"""
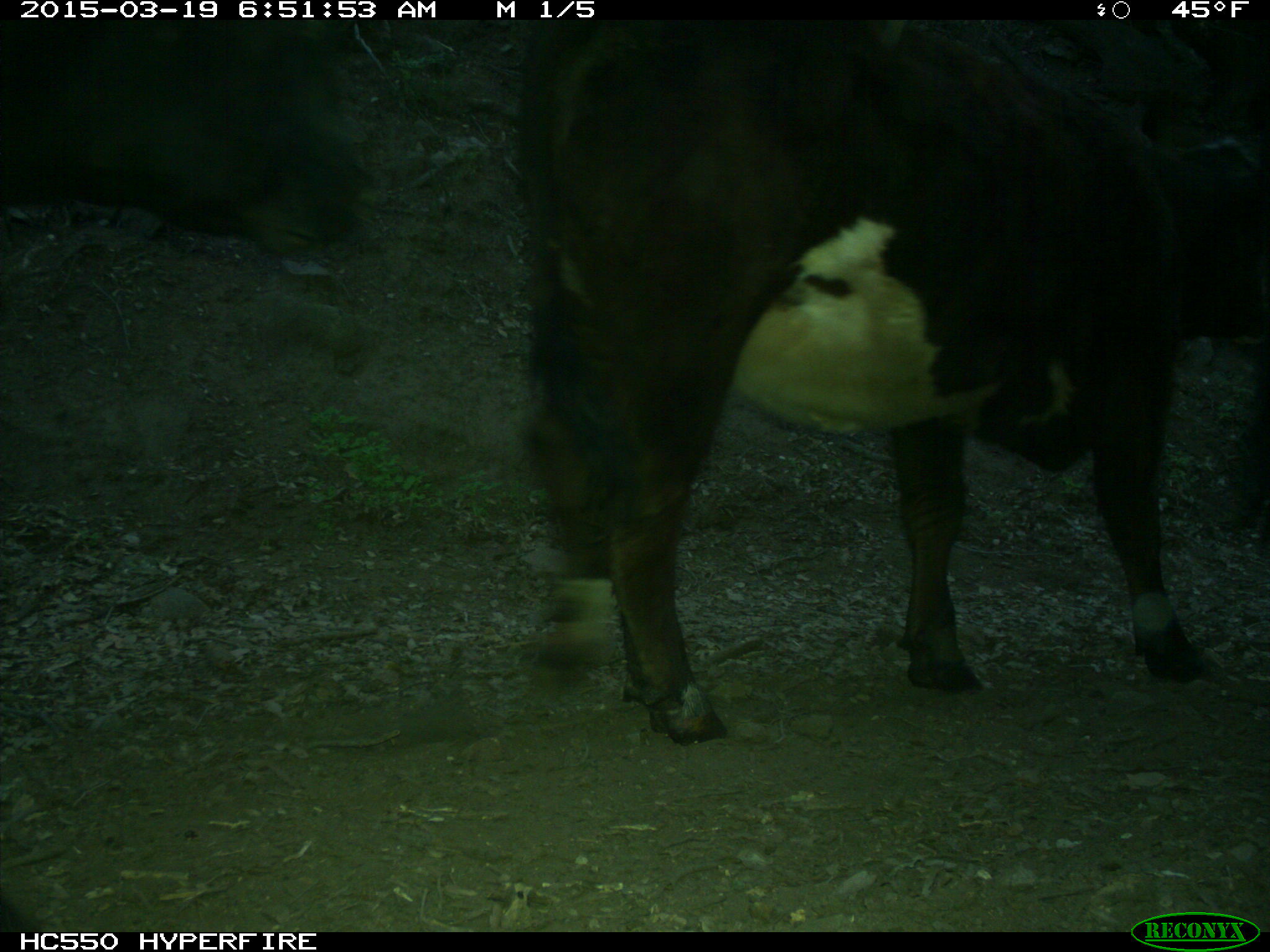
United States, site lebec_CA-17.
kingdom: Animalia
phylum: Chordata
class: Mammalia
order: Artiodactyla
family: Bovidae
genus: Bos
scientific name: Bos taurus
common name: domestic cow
"""
=== EXERCISE ===
Could you write out the whole listing exactly, skipping every picture?

=== RESULT ===
United States, site lebec_CA-17.
kingdom: Animalia
phylum: Chordata
class: Mammalia
order: Artiodactyla
family: Bovidae
genus: Bos
scientific name: Bos taurus
common name: domestic cow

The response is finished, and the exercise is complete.